Khan Academy chief learning officer Kristen DiCerbo was the vice president of learning research and design for education publisher Pearson in 2016 when it partnered with IBM on Watson, which she describes as “a different technology” that was very reliant on scripted responses, in contrast to the unscripted interactions students can have with generative AI.
Khanmigo doesn’t answer student questions directly, but starts with questions of its own, such as asking whether the student has any ideas about how to find an answer. Then it guides them to a solution, step by step, with hints and encouragement.
Notwithstanding Khan’s expansive vision of “amazing” personal tutors for every student on the planet, DiCerbo assigns Khanmigo a more limited teaching role. When students are working independently on a skill or concept but get hung up or caught in a cognitive rut, she says, “we want to help students get unstuck.”
Some 100,000 students and teachers piloted Khanmigo this past academic year in schools nationwide, helping to flag any hallucinations the bot has and providing tons of student-bot conversations for DiCerbo and her team to analyze.
“We look for things like summarizing, providing hints and encouraging,” she explains.
The degree to which Khanmigo has closed AI’s engagement gap is not yet known. Khan Academy plans to release some summary data on student-bot interactions later this summer, according to DiCerbo. Plans for third-party researchers to assess the tutor’s impact on learning will take longer.
Since 2021, the nonprofit Saga Education has also been experimenting with AI feedback to help tutors better engage and motivate students. Working with researchers from the University of Memphis and the University of Colorado, the Saga team pilot in 2023 fed transcripts of their math tutoring sessions into an AI model trained to recognize when the tutor was prompting students to explain their reasoning, refine their answers, or initiate a deeper discussion. The AI analyzed how often each tutor took these steps.

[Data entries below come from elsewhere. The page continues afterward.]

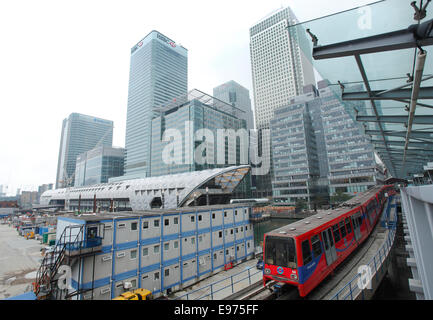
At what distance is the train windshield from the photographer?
10071 millimetres

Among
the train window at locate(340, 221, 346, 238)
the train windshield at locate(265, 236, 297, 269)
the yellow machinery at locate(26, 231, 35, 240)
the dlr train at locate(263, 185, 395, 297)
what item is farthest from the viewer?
the yellow machinery at locate(26, 231, 35, 240)

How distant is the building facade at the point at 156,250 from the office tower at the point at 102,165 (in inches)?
5725

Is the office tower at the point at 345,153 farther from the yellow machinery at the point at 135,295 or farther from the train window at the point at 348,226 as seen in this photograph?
the yellow machinery at the point at 135,295

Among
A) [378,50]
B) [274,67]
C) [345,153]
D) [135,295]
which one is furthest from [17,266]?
[274,67]

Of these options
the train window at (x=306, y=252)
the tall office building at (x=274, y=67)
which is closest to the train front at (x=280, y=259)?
the train window at (x=306, y=252)

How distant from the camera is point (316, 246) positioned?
11.1 meters

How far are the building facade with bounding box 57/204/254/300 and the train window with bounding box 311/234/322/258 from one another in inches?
470

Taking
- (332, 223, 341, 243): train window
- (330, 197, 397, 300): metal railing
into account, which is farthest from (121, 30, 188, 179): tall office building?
(330, 197, 397, 300): metal railing

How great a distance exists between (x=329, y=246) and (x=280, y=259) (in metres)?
3.73

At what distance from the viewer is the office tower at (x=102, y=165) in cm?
14812

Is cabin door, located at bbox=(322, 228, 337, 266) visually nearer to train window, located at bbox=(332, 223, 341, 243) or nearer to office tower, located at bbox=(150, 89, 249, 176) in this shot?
train window, located at bbox=(332, 223, 341, 243)

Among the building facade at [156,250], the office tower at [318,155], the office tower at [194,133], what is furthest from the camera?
the office tower at [194,133]
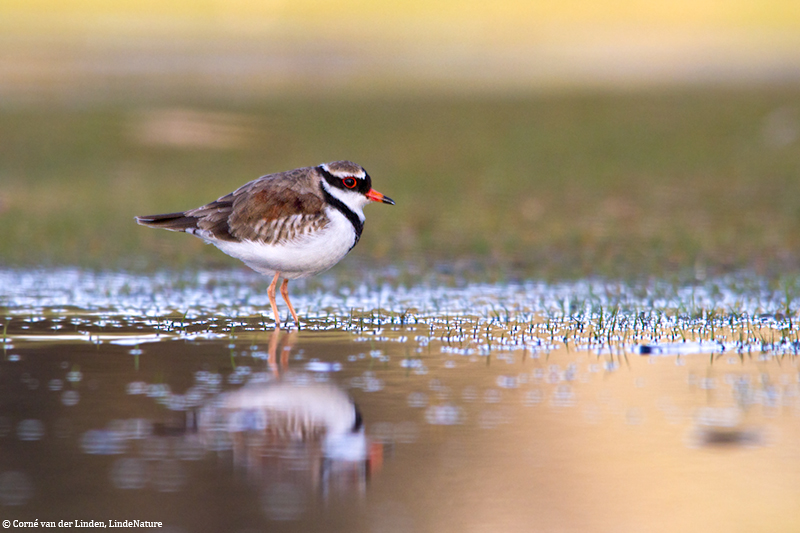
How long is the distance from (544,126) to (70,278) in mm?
15646

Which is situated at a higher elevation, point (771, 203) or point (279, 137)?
point (279, 137)

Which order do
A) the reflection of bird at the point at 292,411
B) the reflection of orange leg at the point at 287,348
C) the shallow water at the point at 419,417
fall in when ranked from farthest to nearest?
the reflection of orange leg at the point at 287,348
the reflection of bird at the point at 292,411
the shallow water at the point at 419,417

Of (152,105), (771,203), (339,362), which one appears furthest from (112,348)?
(152,105)

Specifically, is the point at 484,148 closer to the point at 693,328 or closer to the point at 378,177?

Tracking some 2,300 tutoring sessions over several weeks, they found that tutors whose coaches used the AI feedback peppered their sessions with significantly more of these prompts to encourage student engagement.

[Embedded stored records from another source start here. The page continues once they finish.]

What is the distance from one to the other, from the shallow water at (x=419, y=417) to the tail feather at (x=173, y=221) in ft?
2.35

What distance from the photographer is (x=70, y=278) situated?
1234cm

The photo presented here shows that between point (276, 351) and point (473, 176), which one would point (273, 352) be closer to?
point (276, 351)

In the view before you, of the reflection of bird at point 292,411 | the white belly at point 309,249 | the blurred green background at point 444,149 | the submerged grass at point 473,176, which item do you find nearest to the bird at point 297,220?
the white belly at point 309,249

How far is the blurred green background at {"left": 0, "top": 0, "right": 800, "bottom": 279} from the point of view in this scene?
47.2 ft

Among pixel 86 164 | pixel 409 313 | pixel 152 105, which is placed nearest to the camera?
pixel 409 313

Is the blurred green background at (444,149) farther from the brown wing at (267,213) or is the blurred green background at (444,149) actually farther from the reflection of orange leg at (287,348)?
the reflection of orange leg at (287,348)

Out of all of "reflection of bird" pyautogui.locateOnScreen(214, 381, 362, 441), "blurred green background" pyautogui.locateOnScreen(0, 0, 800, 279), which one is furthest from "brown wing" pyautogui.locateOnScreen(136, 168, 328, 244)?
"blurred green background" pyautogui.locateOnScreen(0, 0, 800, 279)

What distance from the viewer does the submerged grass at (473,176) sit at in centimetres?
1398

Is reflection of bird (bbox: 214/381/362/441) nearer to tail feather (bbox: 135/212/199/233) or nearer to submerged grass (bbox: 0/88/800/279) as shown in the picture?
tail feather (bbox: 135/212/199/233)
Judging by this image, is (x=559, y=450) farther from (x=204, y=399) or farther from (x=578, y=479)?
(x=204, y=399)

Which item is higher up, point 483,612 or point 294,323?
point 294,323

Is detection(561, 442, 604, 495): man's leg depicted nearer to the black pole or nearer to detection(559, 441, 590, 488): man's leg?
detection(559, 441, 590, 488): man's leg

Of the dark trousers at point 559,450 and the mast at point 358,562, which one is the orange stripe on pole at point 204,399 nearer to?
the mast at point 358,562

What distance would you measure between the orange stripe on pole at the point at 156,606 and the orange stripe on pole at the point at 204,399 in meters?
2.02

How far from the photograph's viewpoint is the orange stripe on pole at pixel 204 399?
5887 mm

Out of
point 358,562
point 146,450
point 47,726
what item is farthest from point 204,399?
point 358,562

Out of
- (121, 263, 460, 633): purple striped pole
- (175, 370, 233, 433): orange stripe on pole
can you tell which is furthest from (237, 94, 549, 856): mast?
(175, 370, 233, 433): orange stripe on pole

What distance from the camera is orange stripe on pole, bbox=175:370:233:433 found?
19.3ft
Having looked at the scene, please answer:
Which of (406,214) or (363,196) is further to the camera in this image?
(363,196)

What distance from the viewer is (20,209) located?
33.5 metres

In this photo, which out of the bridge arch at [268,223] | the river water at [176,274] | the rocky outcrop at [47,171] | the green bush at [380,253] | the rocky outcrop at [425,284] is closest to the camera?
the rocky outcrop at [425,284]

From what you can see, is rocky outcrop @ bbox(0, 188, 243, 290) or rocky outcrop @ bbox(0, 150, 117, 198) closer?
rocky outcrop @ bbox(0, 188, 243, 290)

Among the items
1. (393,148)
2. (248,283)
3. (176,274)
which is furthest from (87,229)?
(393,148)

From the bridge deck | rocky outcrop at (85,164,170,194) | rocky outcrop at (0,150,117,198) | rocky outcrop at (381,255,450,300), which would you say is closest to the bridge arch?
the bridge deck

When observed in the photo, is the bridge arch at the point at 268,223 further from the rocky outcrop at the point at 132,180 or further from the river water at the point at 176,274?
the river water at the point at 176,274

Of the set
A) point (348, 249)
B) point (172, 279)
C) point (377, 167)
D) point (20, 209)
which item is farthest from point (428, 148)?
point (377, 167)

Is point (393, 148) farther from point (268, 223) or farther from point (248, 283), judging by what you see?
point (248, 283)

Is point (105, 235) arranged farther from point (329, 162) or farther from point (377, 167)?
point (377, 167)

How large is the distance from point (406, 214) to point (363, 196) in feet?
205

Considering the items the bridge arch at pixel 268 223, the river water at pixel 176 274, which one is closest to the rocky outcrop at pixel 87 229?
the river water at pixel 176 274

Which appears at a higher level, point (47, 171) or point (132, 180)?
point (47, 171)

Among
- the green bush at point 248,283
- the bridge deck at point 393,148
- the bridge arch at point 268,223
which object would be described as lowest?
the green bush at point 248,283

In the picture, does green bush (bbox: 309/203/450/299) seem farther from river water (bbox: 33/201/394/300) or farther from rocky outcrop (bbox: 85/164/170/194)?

While Saga is looking into having AI deliver some feedback directly to tutors, it’s doing so cautiously because, according to Brent Milne, the vice president of product research and development at Saga Education, “having a human coach in the loop is really valuable to us.”
Experts expect that AI’s role in education will grow, and its interactions will continue to seem more and more human. Earlier this year, OpenAI and the startup Hume AI separately launched “emotionally intelligent” AI that analyzes tone of voice and facial expressions to infer a user’s mood and respond with calibrated “empathy.” Nevertheless, even emotionally intelligent AI will likely fall short on the student engagement front, according to Brown University computer science professor Michael Littman, who is also the National Science Foundation’s division director for information and intelligent systems.

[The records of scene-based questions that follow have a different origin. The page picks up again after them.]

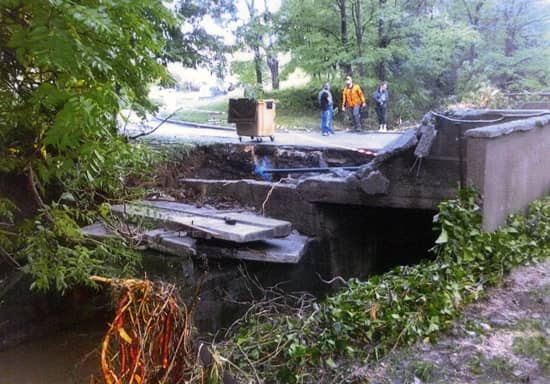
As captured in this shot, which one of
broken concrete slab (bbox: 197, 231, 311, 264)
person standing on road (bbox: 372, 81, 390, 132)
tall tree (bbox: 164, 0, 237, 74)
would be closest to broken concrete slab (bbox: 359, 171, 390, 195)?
broken concrete slab (bbox: 197, 231, 311, 264)

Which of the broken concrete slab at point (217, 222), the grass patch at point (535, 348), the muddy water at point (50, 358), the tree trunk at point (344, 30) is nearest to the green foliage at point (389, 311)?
the grass patch at point (535, 348)

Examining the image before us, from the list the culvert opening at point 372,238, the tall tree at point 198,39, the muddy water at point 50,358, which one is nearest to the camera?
the muddy water at point 50,358

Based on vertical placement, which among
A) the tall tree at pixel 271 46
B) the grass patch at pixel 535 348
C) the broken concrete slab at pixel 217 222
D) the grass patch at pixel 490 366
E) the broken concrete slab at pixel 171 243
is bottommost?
the grass patch at pixel 490 366

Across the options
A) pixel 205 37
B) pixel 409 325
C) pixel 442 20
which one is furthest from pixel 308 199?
pixel 442 20

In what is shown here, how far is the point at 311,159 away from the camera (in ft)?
32.8

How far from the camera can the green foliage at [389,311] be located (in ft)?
13.3

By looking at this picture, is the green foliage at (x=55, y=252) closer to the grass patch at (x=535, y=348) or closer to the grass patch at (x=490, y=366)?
the grass patch at (x=490, y=366)

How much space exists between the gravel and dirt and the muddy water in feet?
11.5

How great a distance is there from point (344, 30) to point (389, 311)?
759 inches

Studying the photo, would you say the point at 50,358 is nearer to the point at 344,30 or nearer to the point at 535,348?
the point at 535,348

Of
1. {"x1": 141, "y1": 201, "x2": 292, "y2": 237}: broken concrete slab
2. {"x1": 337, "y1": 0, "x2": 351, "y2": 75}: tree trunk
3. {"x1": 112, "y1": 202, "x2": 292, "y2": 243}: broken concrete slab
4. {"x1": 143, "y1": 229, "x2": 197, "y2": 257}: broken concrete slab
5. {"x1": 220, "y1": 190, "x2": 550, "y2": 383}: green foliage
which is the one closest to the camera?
{"x1": 220, "y1": 190, "x2": 550, "y2": 383}: green foliage

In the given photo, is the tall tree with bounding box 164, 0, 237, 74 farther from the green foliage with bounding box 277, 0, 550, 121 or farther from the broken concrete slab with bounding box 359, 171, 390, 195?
the green foliage with bounding box 277, 0, 550, 121

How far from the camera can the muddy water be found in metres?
6.17

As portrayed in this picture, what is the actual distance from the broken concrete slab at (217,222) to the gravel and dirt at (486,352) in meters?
2.61
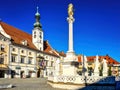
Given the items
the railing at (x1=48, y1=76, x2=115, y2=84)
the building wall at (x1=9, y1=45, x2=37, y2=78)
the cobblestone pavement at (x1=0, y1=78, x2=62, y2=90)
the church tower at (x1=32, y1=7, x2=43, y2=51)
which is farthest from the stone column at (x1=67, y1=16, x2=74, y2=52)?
the church tower at (x1=32, y1=7, x2=43, y2=51)

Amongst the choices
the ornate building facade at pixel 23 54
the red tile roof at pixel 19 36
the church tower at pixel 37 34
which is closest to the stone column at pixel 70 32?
the ornate building facade at pixel 23 54

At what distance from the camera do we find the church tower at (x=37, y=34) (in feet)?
184

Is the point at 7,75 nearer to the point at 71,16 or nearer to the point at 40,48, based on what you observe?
the point at 40,48

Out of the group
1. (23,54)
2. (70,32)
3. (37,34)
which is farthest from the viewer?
(37,34)

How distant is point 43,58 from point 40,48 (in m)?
3.09

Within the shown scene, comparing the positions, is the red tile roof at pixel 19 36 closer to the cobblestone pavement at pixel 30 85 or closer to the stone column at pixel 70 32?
the cobblestone pavement at pixel 30 85

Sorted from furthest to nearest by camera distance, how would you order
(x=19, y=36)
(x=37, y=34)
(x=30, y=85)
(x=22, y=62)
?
1. (x=37, y=34)
2. (x=19, y=36)
3. (x=22, y=62)
4. (x=30, y=85)

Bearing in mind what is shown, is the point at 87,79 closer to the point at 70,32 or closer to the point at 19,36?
the point at 70,32

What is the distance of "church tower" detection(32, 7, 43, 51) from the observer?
56062 mm

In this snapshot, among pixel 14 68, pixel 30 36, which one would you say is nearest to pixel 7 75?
pixel 14 68

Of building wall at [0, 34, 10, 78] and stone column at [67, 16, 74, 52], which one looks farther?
A: building wall at [0, 34, 10, 78]

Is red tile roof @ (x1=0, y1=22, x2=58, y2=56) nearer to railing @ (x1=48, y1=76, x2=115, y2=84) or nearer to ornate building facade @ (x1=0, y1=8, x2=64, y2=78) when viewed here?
ornate building facade @ (x1=0, y1=8, x2=64, y2=78)

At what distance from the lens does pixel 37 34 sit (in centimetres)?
5669

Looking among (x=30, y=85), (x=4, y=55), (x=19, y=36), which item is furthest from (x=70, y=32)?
(x=19, y=36)
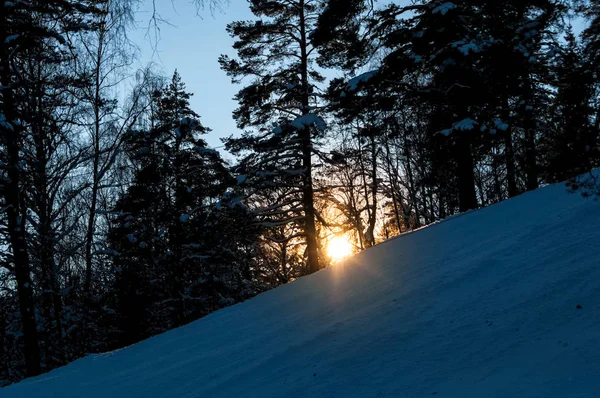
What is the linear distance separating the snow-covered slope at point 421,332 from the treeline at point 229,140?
3.95 feet

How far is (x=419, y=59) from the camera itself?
37.0 feet

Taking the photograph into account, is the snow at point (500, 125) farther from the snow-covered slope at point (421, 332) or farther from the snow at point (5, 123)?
the snow at point (5, 123)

No matter how humanlike the conversation, he says, students understand at a fundamental level that AI doesn’t really care about them, what they have to say in their writing, or whether they pass or fail subjects. In turn, students will never really care about the bot and what it thinks. A June study in the journal Learning and Instruction found that AI can already provide decent feedback on student essays. What is not clear is whether student writers will put in care and effort, rather than offload the task to a bot, if AI becomes the primary audience for their work.
“There’s incredible value in the human relationship component of learning,” Littman says, “and when you just take humans out of the equation, something is lost.”